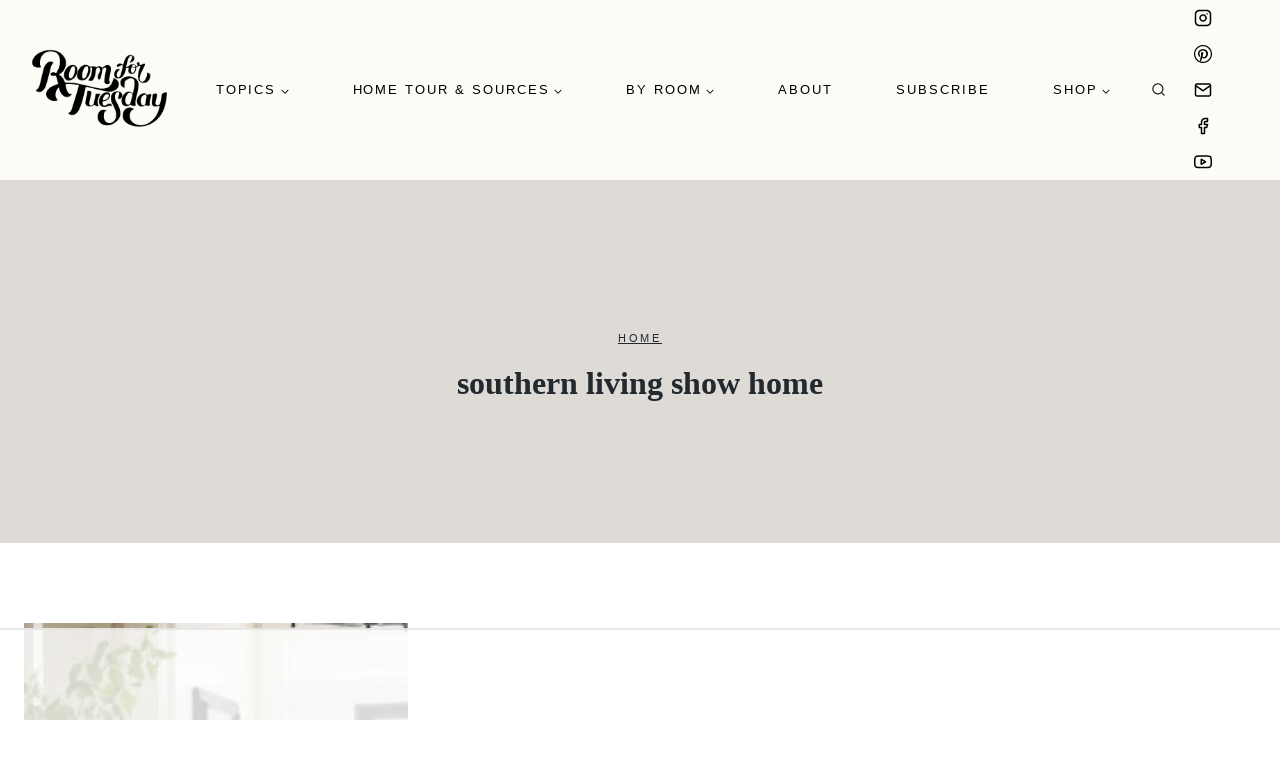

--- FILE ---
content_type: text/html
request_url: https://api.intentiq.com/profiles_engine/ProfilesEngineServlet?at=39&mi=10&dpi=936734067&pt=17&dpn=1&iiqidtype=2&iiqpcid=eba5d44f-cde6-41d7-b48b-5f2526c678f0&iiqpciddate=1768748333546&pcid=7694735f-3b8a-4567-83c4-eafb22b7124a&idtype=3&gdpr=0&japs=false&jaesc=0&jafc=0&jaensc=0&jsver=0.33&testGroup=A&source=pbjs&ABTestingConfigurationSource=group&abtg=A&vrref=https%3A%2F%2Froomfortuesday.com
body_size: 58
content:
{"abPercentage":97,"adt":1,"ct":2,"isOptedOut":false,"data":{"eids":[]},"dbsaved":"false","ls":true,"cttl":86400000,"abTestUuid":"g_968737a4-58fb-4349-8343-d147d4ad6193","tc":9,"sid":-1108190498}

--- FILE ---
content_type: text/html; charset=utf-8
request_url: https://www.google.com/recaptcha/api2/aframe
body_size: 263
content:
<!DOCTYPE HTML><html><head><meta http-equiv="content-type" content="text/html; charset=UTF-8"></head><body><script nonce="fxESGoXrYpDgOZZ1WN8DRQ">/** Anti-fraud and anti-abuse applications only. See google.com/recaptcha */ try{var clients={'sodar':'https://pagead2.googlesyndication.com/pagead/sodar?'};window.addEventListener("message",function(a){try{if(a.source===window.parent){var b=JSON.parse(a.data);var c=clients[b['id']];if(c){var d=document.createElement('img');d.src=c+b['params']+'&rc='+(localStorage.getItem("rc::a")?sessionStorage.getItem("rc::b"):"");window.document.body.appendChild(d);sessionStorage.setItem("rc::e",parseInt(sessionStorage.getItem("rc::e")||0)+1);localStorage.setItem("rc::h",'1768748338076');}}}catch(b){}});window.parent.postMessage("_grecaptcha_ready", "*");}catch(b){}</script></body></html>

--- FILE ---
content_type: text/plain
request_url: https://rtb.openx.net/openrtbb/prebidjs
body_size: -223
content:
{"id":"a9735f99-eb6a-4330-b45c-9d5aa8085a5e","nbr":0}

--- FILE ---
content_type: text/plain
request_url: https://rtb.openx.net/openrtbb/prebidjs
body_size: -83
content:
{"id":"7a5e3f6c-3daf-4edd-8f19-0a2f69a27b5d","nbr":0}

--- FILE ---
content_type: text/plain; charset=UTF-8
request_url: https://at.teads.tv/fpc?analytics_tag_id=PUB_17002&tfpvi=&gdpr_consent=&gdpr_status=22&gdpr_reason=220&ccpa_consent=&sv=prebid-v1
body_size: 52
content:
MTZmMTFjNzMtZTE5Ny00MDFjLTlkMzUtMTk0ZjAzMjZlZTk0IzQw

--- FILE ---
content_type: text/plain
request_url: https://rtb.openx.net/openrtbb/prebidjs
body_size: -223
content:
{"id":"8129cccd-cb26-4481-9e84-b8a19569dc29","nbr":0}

..............................

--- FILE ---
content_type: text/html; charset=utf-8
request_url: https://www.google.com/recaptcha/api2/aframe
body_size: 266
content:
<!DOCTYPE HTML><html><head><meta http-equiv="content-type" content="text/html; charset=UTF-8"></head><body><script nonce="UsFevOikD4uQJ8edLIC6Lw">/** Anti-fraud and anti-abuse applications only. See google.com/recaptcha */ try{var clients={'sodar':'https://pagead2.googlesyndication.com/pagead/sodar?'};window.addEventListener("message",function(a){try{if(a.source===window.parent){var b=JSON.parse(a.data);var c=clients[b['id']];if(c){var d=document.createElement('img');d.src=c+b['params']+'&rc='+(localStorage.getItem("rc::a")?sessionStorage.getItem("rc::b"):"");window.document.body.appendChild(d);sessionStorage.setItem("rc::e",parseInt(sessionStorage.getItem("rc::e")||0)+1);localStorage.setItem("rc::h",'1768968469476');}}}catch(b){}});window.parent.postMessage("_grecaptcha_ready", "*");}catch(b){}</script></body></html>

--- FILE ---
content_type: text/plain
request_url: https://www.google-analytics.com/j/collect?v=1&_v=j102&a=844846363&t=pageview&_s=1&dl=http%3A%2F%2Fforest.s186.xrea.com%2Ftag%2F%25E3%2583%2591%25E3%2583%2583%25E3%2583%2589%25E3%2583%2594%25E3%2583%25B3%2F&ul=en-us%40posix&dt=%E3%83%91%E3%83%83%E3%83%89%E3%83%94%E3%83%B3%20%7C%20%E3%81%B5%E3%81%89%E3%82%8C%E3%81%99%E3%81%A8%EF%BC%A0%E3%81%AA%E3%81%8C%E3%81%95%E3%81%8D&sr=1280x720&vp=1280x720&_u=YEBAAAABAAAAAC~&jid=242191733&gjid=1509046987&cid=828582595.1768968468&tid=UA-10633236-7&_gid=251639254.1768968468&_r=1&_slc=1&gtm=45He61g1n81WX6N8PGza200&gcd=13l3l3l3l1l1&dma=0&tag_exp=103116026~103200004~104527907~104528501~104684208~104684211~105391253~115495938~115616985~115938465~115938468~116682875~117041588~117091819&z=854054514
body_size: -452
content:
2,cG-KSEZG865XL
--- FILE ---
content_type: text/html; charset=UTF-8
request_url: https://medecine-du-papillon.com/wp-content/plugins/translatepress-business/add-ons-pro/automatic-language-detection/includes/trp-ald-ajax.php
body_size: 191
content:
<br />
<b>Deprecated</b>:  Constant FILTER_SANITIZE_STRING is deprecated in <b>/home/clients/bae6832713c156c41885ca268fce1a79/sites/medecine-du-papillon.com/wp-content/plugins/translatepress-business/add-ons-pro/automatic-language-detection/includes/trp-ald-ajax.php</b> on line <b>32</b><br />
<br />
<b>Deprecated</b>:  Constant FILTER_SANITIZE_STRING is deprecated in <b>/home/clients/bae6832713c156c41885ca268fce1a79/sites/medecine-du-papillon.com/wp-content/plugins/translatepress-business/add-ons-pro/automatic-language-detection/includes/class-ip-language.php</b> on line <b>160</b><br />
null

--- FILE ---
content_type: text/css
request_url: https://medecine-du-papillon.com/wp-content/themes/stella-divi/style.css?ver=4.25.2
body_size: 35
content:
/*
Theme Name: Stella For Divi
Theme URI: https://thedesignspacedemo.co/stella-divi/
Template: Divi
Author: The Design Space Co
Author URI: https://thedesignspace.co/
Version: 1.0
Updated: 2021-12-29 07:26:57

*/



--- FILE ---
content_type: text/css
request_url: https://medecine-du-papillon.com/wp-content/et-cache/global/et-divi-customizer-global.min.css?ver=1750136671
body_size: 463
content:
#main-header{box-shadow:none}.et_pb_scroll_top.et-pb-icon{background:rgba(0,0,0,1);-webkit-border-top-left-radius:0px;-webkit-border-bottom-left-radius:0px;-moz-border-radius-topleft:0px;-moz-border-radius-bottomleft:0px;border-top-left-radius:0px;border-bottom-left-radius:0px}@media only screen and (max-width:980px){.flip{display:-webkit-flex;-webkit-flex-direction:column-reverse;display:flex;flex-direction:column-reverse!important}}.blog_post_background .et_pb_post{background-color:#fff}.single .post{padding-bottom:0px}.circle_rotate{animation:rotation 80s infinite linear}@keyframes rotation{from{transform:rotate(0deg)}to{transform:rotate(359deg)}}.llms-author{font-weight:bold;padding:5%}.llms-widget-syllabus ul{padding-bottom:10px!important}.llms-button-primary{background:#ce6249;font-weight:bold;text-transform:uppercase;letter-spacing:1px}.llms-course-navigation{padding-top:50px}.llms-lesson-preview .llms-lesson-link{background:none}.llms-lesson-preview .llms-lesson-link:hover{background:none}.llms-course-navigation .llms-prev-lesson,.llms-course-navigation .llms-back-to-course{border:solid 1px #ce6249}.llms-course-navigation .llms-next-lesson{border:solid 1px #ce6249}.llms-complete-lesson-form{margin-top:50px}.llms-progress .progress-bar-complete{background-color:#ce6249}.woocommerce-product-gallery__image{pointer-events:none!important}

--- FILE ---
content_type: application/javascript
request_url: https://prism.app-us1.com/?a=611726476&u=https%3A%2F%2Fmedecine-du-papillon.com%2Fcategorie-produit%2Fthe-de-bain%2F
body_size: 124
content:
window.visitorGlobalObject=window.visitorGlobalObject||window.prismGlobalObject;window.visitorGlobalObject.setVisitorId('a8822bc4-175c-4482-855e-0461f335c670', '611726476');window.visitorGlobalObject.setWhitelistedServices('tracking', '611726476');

..............................

What is required> Every line containing the string "createElement" is required; copy each such line from the data.

Exercise solution>
<!DOCTYPE HTML><html><head><meta http-equiv="content-type" content="text/html; charset=UTF-8"></head><body><script nonce="fxESGoXrYpDgOZZ1WN8DRQ">/** Anti-fraud and anti-abuse applications only. See google.com/recaptcha */ try{var clients={'sodar':'https://pagead2.googlesyndication.com/pagead/sodar?'};window.addEventListener("message",function(a){try{if(a.source===window.parent){var b=JSON.parse(a.data);var c=clients[b['id']];if(c){var d=document.createElement('img');d.src=c+b['params']+'&rc='+(localStorage.getItem("rc::a")?sessionStorage.getItem("rc::b"):"");window.document.body.appendChild(d);sessionStorage.setItem("rc::e",parseInt(sessionStorage.getItem("rc::e")||0)+1);localStorage.setItem("rc::h",'1768748338076');}}}catch(b){}});window.parent.postMessage("_grecaptcha_ready", "*");}catch(b){}</script></body></html>
<!DOCTYPE HTML><html><head><meta http-equiv="content-type" content="text/html; charset=UTF-8"></head><body><script nonce="UsFevOikD4uQJ8edLIC6Lw">/** Anti-fraud and anti-abuse applications only. See google.com/recaptcha */ try{var clients={'sodar':'https://pagead2.googlesyndication.com/pagead/sodar?'};window.addEventListener("message",function(a){try{if(a.source===window.parent){var b=JSON.parse(a.data);var c=clients[b['id']];if(c){var d=document.createElement('img');d.src=c+b['params']+'&rc='+(localStorage.getItem("rc::a")?sessionStorage.getItem("rc::b"):"");window.document.body.appendChild(d);sessionStorage.setItem("rc::e",parseInt(sessionStorage.getItem("rc::e")||0)+1);localStorage.setItem("rc::h",'1768968469476');}}}catch(b){}});window.parent.postMessage("_grecaptcha_ready", "*");}catch(b){}</script></body></html>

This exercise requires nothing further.